日本銀行が四半期ごとに公表している「資金循環統計」によれば、2017年9月末の家計の金融資産残高は1845兆円と過去最高額を更新しました。1年前と比較するとその増加率は4.7%と近年では最も高くなっています。2016年12月末が1810兆円ですから、9ヵ月で35兆円も金融資産残高は増えたことになりますが、同年9月末は1762兆円です。1年間では83兆円も増えたのですから、驚異的な増加額と言えそうです。

家計の貯蓄は大幅増に

家計の貯蓄は大幅増に



ちなみに金融を除く民間企業の金融資産残高は1207兆円、こちらも過去最高額を更新しています。その増加率は15.3%ですから、家計の増加率の3倍もの速度で増加しています。

株高が金融資産残高増に貢献している

急増した家計の金融資産残高ですが、その要因は株高にあるようです。
資産別の残高をみると株式は2016年9月末と比較して22.1%増加の198兆円と200兆円に迫る勢いです。20%超の増加は2期連続となったものの、資産残高全体から見た構成比は10.7%に過ぎません。
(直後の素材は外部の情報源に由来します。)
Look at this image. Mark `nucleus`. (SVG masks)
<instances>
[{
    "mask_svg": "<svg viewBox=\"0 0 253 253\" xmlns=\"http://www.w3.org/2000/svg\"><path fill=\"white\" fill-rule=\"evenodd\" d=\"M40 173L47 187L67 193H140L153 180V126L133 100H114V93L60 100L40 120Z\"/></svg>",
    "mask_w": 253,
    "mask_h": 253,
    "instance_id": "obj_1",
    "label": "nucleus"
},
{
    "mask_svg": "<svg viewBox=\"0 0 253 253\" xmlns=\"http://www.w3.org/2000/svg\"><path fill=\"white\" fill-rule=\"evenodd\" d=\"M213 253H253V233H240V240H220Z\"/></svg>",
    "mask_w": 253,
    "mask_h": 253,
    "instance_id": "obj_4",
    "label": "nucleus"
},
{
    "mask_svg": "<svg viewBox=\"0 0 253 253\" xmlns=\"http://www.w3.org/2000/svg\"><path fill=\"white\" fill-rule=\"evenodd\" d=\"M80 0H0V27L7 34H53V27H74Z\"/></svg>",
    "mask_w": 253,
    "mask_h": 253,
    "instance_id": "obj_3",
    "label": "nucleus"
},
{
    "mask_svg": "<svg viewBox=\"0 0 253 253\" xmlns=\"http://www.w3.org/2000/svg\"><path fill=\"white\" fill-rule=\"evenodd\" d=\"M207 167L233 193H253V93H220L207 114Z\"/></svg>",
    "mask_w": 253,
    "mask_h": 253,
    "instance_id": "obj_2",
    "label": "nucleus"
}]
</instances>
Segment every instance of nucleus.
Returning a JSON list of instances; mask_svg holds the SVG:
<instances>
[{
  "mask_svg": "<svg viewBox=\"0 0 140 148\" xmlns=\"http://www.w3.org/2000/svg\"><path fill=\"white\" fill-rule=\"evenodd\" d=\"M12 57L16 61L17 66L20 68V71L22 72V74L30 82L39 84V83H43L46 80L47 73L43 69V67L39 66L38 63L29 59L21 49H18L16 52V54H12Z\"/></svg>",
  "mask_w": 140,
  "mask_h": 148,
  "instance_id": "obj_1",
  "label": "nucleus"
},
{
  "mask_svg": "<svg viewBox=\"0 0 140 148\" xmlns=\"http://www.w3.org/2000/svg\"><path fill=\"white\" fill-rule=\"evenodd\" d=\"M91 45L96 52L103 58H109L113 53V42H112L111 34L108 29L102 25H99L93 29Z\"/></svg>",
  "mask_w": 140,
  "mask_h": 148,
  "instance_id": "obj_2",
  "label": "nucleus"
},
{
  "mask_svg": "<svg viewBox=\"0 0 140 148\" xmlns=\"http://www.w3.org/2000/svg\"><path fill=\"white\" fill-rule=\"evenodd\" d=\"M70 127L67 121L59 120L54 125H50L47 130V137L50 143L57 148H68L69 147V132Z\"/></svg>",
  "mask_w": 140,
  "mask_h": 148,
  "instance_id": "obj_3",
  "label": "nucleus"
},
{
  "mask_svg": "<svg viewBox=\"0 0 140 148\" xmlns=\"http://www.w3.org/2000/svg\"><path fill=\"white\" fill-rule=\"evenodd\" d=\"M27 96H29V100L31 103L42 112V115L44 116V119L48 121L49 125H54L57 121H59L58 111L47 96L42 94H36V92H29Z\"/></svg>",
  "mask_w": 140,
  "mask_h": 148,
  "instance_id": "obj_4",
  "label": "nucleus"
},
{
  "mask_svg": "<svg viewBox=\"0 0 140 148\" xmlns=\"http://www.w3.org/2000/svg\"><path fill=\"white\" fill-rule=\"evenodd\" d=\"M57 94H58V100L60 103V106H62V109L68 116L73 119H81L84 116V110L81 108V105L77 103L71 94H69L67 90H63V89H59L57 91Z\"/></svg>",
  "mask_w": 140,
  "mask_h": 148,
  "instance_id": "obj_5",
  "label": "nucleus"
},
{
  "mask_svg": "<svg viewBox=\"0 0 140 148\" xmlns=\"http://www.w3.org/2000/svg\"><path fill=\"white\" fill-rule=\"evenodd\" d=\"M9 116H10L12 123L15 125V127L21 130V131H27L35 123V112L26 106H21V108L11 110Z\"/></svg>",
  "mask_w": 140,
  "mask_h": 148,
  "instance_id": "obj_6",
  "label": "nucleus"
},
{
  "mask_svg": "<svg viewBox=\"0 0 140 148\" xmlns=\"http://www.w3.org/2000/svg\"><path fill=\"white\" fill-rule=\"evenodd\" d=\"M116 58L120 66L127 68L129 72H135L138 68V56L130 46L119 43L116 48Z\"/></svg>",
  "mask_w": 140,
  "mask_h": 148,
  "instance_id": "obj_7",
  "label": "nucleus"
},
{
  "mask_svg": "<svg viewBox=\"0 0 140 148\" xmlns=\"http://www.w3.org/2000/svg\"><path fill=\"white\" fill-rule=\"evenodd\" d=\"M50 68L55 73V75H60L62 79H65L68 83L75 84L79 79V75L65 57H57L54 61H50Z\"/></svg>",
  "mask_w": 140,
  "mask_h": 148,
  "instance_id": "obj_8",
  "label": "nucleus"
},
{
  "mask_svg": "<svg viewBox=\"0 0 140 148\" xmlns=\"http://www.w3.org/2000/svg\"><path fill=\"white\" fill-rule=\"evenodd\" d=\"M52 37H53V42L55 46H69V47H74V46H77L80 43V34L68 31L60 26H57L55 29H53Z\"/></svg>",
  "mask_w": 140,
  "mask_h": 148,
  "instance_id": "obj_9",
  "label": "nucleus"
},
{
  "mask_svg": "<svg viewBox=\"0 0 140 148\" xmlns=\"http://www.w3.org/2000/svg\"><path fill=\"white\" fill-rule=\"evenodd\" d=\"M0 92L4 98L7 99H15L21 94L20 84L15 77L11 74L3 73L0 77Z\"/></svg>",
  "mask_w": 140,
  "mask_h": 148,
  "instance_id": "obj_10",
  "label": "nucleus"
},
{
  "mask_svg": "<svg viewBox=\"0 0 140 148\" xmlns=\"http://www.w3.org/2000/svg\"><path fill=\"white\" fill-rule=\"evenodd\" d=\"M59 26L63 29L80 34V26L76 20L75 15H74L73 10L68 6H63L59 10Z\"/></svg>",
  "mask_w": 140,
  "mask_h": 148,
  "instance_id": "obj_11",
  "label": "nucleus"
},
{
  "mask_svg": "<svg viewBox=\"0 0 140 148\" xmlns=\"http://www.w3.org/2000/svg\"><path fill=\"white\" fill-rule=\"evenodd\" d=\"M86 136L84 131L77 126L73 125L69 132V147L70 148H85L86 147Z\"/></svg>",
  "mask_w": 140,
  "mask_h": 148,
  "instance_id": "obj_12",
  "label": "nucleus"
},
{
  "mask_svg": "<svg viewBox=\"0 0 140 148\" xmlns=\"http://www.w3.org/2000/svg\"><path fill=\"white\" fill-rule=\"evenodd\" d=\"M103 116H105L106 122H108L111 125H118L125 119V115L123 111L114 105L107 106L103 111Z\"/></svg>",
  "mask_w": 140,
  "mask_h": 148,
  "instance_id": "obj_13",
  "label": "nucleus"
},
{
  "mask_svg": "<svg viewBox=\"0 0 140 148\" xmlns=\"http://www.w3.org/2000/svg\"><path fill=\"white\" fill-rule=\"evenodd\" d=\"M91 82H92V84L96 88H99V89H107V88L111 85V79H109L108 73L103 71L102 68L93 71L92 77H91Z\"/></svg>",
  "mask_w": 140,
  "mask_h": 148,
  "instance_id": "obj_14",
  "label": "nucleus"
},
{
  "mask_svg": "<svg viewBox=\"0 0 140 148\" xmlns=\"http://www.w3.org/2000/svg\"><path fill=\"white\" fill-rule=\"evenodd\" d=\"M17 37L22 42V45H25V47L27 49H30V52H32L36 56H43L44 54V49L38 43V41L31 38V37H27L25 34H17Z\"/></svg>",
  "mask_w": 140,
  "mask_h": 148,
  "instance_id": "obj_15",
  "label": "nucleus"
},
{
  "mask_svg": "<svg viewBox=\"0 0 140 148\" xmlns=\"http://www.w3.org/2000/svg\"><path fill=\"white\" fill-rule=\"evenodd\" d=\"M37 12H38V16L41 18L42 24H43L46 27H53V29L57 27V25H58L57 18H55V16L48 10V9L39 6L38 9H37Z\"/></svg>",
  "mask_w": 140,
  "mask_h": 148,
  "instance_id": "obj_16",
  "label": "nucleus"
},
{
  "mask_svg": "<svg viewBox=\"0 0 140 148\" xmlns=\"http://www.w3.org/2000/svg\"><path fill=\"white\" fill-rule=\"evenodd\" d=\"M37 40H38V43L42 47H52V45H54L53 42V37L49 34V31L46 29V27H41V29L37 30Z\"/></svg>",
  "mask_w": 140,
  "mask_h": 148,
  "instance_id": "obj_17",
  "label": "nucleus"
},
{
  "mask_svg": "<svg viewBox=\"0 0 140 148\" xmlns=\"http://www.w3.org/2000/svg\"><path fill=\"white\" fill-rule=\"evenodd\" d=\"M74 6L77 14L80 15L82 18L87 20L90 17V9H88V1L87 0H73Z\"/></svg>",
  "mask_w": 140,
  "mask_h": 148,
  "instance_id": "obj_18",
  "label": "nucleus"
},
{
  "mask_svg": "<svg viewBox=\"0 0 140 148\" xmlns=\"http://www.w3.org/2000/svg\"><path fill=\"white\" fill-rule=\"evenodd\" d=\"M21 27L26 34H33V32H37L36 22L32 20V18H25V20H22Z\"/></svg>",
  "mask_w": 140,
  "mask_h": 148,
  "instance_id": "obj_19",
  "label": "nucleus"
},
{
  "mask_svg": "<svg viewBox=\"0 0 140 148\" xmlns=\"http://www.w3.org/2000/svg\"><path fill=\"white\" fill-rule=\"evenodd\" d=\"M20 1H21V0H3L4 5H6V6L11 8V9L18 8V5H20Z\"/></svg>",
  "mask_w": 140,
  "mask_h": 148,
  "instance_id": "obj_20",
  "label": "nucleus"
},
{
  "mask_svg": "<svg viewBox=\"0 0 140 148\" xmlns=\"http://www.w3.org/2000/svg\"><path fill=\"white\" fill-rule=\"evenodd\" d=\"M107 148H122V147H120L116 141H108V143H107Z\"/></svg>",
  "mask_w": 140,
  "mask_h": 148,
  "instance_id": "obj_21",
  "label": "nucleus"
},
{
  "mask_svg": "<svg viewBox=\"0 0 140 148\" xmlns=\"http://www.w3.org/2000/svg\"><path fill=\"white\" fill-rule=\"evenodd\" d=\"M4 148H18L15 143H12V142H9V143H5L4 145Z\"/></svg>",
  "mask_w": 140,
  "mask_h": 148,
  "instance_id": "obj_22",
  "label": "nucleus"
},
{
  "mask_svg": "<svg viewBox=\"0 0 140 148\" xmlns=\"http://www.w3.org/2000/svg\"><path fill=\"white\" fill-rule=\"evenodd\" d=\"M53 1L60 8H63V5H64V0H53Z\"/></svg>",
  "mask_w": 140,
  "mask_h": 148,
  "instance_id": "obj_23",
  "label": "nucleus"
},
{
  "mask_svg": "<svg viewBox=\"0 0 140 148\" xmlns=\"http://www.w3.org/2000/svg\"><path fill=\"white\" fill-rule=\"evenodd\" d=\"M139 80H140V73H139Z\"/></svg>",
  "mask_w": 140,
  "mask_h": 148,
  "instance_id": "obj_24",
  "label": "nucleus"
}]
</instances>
また、投資信託の16.3%の増加となり、その残高は104兆円になっています。資産残高全体から見た構成比は5.6%です。株式と投資信託を合わせた構成比は16.3%と2割にも満たない状況です。株高の恩恵は一部の人に偏っており、また「貯蓄から投資(資産形成)」は依然として道半ばにも達していないようです。
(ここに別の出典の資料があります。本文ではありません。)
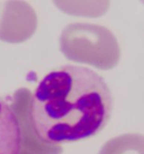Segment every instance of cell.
Instances as JSON below:
<instances>
[{"mask_svg": "<svg viewBox=\"0 0 144 154\" xmlns=\"http://www.w3.org/2000/svg\"><path fill=\"white\" fill-rule=\"evenodd\" d=\"M113 97L103 77L81 65L48 73L32 92L28 116L37 140L48 146L95 136L111 117Z\"/></svg>", "mask_w": 144, "mask_h": 154, "instance_id": "1", "label": "cell"}, {"mask_svg": "<svg viewBox=\"0 0 144 154\" xmlns=\"http://www.w3.org/2000/svg\"><path fill=\"white\" fill-rule=\"evenodd\" d=\"M22 131L16 113L0 97V154H20Z\"/></svg>", "mask_w": 144, "mask_h": 154, "instance_id": "2", "label": "cell"}, {"mask_svg": "<svg viewBox=\"0 0 144 154\" xmlns=\"http://www.w3.org/2000/svg\"><path fill=\"white\" fill-rule=\"evenodd\" d=\"M101 154H144V136L125 134L105 145Z\"/></svg>", "mask_w": 144, "mask_h": 154, "instance_id": "3", "label": "cell"}]
</instances>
増加率は2.8%と高くはないものの、43四半期連続して前年同期を上回っているのが現金・預金です。その残高は943兆円にのぼり、構成比は51.1%を占めています。地道に残高を積み上げていると言えますが、2.8%の増加率は過去最高となっています。

給与があまり増えない中、残高を増やしている背景は、株式や投資信託を個人は売却したことが大きいのではないかと推測されます。投資主体別売買動向をみると、個人投資家は2017年に個別株式、投資信託を大きく売り越しているからです。

株価はもうあまり上昇しないと判断したのか、あるいは塩漬けになっていた株式の価格が戻った等々、売却に至った背景はさまざまあると思われますが、相続により取得した株式の売却が断続的に出ていると見聞きしたことがあります。親が株式投資を行っていたとしても、その子ども(相続人)が株式投資を行っていないと相続した株を売却してしまうケースが多いようなのです。折しも日経平均株価は26年振りの水準まで上昇しているのですから、株価が高い内に売却してしまおうとなるわけです。

プラスに考えれば投資の待機資金が積み上がっていると言えそうですが、再投資される可能性は低いという見方もあることから、過度な期待は禁物のようです。

保険は増加しているが、債券は減少している

株式、投資信託の残高は急増していますが、金融資産残高全体でみると、その割合は3位、4位に過ぎません。現金・預金に続いて2番目の割合を占めているのは「保険」です。残高ベースで368兆円、構成比では20%となっています。低金利で貯蓄性が薄れているとはいえ、前年同月比で1.9%増と緩やかな増加が続いているのです。残念ながら保険の種類まではわかりませんが、一時払い終身保険あたりが残高増に貢献しているのかもしれません。

全体的に家計の金融資産残高は増加傾向にありますが、唯一減少しているのは債券(債務証券)です。4四半期連続して残高を減少させており、その残高はわずか23兆円、構成比では1.3%に過ぎない状況となっています。定期預金金利が低いことから、相対的に金利の高い個人向け国債の発行は増加しているらしいですが、残念ながら残高の減少に歯止めをかけるほどではないようです。2期連続して減少率が5%を超えているのは気になるところです。

あくまでも家計の金融資産残高全体でみましたが、皆さんの残高は資金循環統計同様、過去最高額を更新しているでしょうか?